Figure 4. Prostar notebook 1KHz, linear scan of an invisible dry wall nail.

As it scans across a wall to find invisible nails, the software reports a positive signal when the nail is inside the circle of one coil or a negative signal when the nail is inside the circle of the other coil. This is shown in Figure 4. When trying to examine a large wall area, the coils can travel next to each other so that the sign of the signal indicates which coil encountered a nail. When trying to determine the exact position of a nail, the coils travel along the same path so that the central symmetry with no signal will indicate the location to within a few millimeters.

Figure 5. Prostar notebook 1KHz, linear scan of an invisible 110V> power cable.

Power cables, as shown in Figure 5, or metal structural components obviously will have much larger signals. The shape of the signal distinguishes a point (such as a nail head) from a line (such as a wire). A point has almost the same signal when it's anywhere within the circle of the coil, so the plot has a flattened peak. A line has a signal that varies with the length of the line that is inside the circle, reaching a maximum when it is the diameter. Therefore, the plot has a more pointed peak.

Although a cheap stud sensor can find objects, you must buy a more sophisticated unit if you want more than that basic location. In addition, a cheap sensor cannot distinguish between a water pipe, a structural beam and a power cable.

Figure 6. The phase of the signal suggests what type of metal each object is. Iron and steel are highest, copper and aluminum are lowest, brass and the like are in the middle. Around 1KHz, the phases are clearly separated into three groups.

Figure 7. The signal size suggests how large each object is. Aluminum gives a relatively small signal compared to steel.
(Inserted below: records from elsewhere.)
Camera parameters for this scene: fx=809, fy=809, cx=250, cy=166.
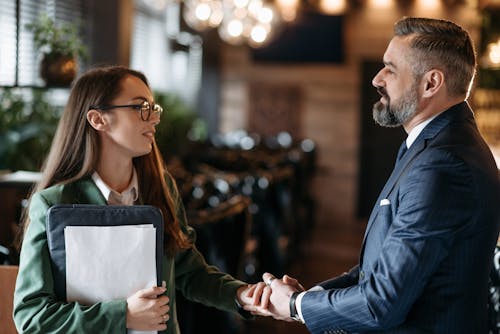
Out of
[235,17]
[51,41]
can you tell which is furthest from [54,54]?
[235,17]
More expensive and capable sensors compress their detection results into simple displays. Our software-based sensor can benefit from the better display and adjust the measurement to identify classes of objects. Once an object has been found somewhere inside the wall, the phase of the signal, as shown in Figure 6, indicates what the material is. The size of the signal suggests how big the object is, as shown in Figure 7. The way these two vary with frequency can be used to recognize the shape of the object.